Why not just use zero3 inference to generate sequence in DeepSpeed Chat stage3 training?

microsoft / DeepSpeedExamples

Example models using DeepSpeed

Apache License 2.0

6.12k stars 1.05k forks source link

Why not just use zero3 inference to generate sequence in DeepSpeed Chat stage3 training? #760

Open LSC527 opened 1 year ago

LSC527 commented 1 year ago

DeepSpeed Chat use tensor parallelism via hybrid engine to generate sequence in stage3 training. I wonder if just use zero3 inference for generation is ok? So that we don't need to transform model params between train and eval mode. Any explanations about the design of stage3 training would be appreciated. Thanks.

LSC527 commented 1 year ago

Sry to bother, I review the doc and I see that this transform is used to speedup generation process. But why not use tensor parallelism for both training and generation?

tjruwase commented 1 year ago

TP alone would be insufficient to fit large models for training, and so we need zero3 and in some cases offloading.
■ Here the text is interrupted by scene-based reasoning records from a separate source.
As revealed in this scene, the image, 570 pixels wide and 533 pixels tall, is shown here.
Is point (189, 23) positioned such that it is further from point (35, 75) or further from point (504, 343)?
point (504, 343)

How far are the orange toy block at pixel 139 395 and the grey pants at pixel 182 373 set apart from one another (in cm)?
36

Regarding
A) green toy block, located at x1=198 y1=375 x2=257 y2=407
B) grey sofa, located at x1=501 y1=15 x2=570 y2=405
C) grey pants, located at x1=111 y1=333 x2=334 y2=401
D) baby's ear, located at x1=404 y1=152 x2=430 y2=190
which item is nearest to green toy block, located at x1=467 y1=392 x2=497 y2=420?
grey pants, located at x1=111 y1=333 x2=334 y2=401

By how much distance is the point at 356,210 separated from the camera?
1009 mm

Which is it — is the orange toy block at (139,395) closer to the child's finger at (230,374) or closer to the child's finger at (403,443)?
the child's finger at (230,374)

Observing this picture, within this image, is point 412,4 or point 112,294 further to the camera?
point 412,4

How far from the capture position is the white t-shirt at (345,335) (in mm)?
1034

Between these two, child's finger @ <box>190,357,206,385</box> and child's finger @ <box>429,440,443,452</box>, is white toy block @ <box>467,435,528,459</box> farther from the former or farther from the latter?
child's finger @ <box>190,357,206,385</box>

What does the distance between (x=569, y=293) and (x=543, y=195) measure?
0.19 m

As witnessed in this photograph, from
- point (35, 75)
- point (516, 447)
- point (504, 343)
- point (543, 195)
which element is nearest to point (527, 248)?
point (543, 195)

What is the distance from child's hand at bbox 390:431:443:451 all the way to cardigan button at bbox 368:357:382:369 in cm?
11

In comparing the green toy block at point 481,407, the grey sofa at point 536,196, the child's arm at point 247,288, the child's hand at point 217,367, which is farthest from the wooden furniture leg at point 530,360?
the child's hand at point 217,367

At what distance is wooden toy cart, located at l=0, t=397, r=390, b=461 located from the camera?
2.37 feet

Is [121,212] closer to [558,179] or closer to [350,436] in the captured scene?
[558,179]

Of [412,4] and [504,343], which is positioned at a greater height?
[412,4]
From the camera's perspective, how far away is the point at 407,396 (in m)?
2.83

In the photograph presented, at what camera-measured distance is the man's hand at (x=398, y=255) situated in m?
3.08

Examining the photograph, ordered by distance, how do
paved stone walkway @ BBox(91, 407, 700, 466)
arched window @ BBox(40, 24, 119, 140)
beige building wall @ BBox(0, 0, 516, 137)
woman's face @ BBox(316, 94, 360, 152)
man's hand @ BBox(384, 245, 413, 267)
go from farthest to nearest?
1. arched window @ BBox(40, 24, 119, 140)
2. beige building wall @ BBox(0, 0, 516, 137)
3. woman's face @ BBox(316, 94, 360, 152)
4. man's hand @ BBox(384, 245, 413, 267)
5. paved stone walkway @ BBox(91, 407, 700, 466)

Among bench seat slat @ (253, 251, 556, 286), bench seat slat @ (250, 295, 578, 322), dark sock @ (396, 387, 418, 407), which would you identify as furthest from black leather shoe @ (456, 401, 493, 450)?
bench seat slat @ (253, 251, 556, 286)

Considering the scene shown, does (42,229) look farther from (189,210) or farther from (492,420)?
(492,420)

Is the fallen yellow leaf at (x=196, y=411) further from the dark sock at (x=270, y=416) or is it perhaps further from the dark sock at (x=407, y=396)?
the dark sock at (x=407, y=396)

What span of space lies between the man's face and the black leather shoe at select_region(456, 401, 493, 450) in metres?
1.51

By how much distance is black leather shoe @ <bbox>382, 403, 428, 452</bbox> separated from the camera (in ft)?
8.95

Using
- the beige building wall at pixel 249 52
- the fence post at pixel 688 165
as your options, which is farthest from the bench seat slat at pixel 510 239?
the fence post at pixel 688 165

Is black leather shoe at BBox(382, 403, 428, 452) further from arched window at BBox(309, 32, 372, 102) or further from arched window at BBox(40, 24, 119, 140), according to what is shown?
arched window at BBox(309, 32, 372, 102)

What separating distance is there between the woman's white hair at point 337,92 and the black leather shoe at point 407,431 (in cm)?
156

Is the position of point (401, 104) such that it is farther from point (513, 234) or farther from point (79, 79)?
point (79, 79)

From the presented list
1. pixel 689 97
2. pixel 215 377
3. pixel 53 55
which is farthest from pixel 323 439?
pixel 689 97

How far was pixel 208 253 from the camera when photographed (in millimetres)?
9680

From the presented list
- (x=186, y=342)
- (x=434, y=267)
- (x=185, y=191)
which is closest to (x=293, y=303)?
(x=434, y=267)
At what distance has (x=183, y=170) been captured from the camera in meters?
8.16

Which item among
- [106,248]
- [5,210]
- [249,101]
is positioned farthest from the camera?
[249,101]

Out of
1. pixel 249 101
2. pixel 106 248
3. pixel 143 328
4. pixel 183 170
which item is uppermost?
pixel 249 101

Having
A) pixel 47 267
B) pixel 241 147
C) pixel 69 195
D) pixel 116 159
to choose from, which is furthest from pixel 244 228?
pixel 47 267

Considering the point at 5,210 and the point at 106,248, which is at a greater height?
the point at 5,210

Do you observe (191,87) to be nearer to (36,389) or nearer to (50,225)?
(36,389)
TP could be combined with zero3 for training, but that requires TP support in the models, which does not exist for the HF models used in our examples. Our current (automatic) TP design used in hybrid engine is not yet general enough to support training.

LSC527 commented 1 year ago

BIG thanks for your reply @tjruwase! BTW, why is hybrid engine not supported for llama2 70b yet? Is it because the use of group query attention in llama2 70b?